En la práctica, invertir en este tipo de ETFs te da exposición inmediata a gigantes como Apple, Microsoft, NVIDIA o Amazon, sin tener que comprar cada acción por separado. Esto los convierte en una herramienta muy eficiente para capturar el rendimiento del sector tecnológico de EE.UU., que ha sido uno de los principales motores del mercado global en los últimos años.
Desde la perspectiva de un inversionista en México, estos ETFs funcionan como una forma directa de invertir en innovación, digitalización e inteligencia artificial, todo desde una sola operación en el SIC o mediante un broker internacional. Eso sí, también implican una alta concentración sectorial, por lo que su comportamiento puede ser más volátil que el de índices más diversificados como el S&P 500.
¿Cómo invertir en ETFs del Nasdaq 100 en México?
Una vez que entiendes qué estás comprando, el siguiente paso es ejecutarlo bien. Invertir en ETFs del Nasdaq 100 desde México es más sencillo de lo que parece, pero hay detalles que sí marcan diferencia en resultados.
Lo primero es abrir una cuenta en un broker. Puedes hacerlo con casas de bolsa mexicanas como GBM+, Actinver o Kuspit, donde tendrás acceso al SIC (Sistema Internacional de Cotizaciones), o bien usar un broker internacional como Interactive Brokers para comprar directamente en EE.UU. En la práctica, QQQ y QQQM están disponibles en el SIC, lo que facilita mucho el acceso sin salir del sistema mexicano.
A nivel fiscal, hay que hacerlo bien desde el inicio. Si inviertes en ETFs listados en EE.UU., necesitas llenar el formulario W-8BEN, que reduce la retención de dividendos del 30% al 10%. En México, las ganancias (por venta) pagan ISR sobre plusvalías, y los dividendos también se acumulan a tus ingresos.
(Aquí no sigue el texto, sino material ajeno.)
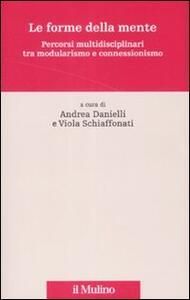 Le forme della mente. Percorsi multidisciplinari tra modularismo e connessionismo - copertina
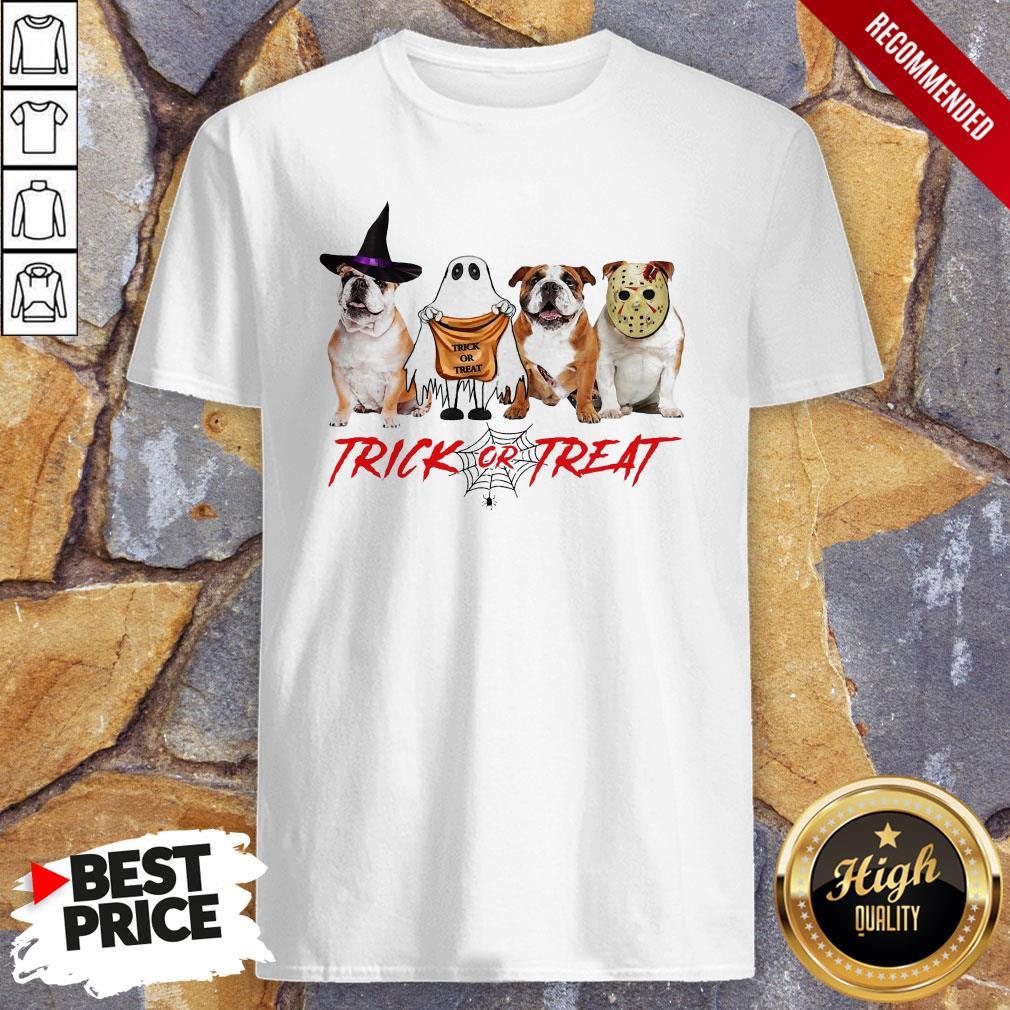 Funny Bulldog Trick Or Treat Shirt
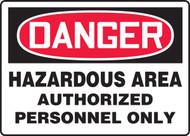 Danger - Hazardous Area Authorized Personnel Only - Dura-Plastic - 10'' X 14''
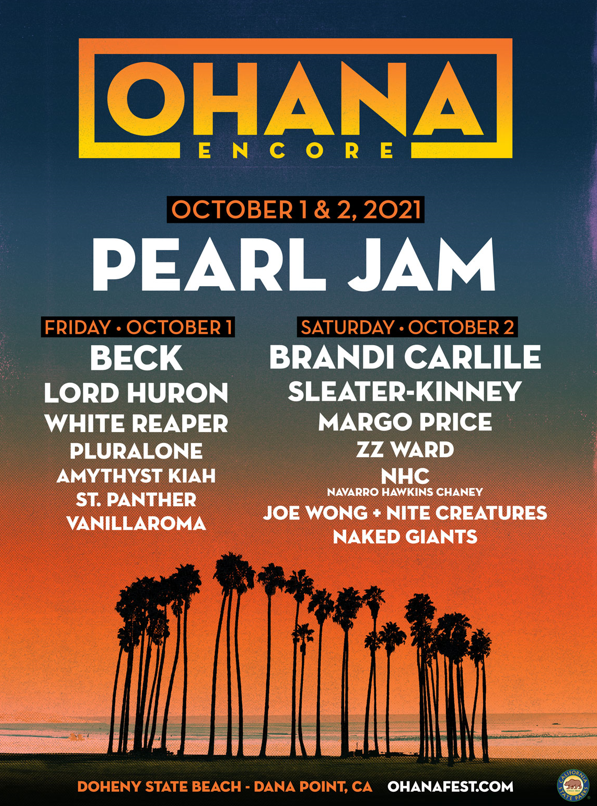 Ohana Encore Festival 2021 lineup bill poster Pearl Jam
Aquí no hay atajos: es clave llevar control o apoyarte con un contador si el monto crece.
Ahora, antes de invertir, hay varios factores que debes analizar sí o sí:
- Expense ratio (TER): a largo plazo, la diferencia entre 0.20% (QQQ) y 0.15% (QQQM) sí impacta.
- Liquidez: QQQ tiene muchísimo volumen; QQQM es suficiente, pero menor. Esto afecta spreads.
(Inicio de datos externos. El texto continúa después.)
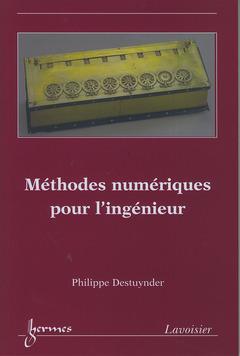 Couverture de l'ouvrage Méthodes numériques pour l'ingénieur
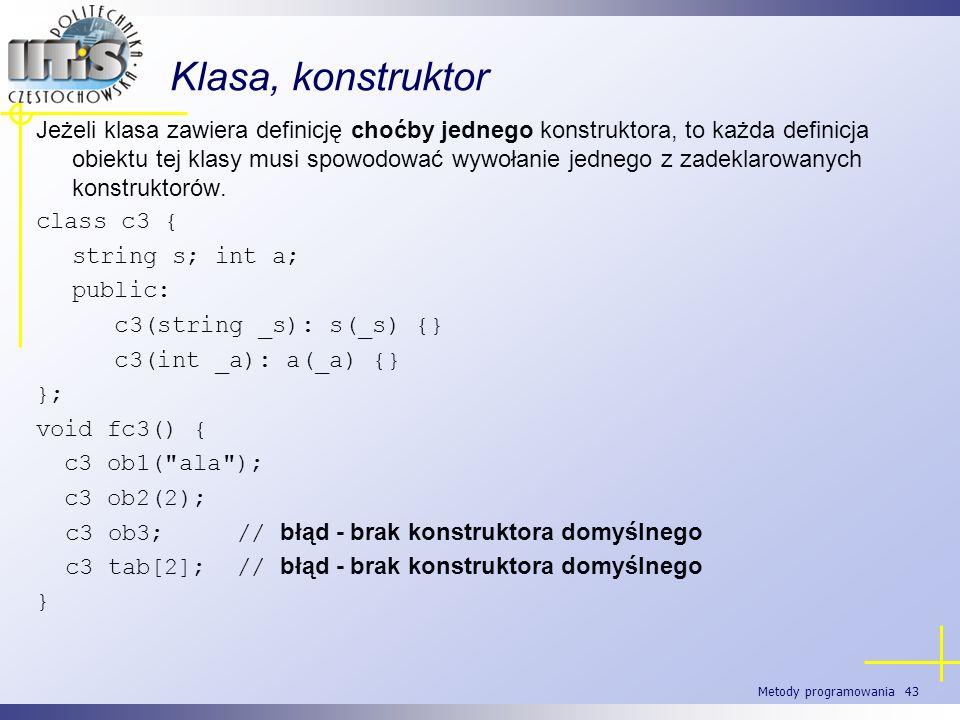 Metody programowania 43 Klasa, konstruktor Jeżeli klasa zawiera definicję choćby jednego konstruktora, to każda definicja obiektu tej klasy musi spowo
- Tracking error: qué tan bien replica el índice. En estos ETFs suele ser bajo, pero conviene revisarlo.
- Riesgo: estás invirtiendo en tecnología y growth; hay más volatilidad que en el S&P 500.
- Dividendos: estos ETFs distribuyen dividendos, no acumulan, lo cual tiene implicaciones fiscales en México.
Si vas empezando o buscas eficiencia, QQQM suele ser la mejor opción para largo plazo. Si necesitas máxima liquidez o haces trading, QQQ sigue siendo el estándar. La clave está en alinear el ETF con tu estrategia, no al revés.
¿Por qué invertir en ETFs del Nasdaq 100?
Porque te posicionan directamente en el núcleo del crecimiento global. Los ETFs del Nasdaq 100 concentran a las empresas que están liderando tendencias estructurales como inteligencia artificial, cloud, semiconductores y digitalización, lo que históricamente se ha traducido en mayores tasas de crecimiento que el mercado en general. No es una inversión defensiva, pero sí una apuesta estratégica para quien busca rendimiento a largo plazo con exposición a innovación real, sabiendo que habrá volatilidad en el camino.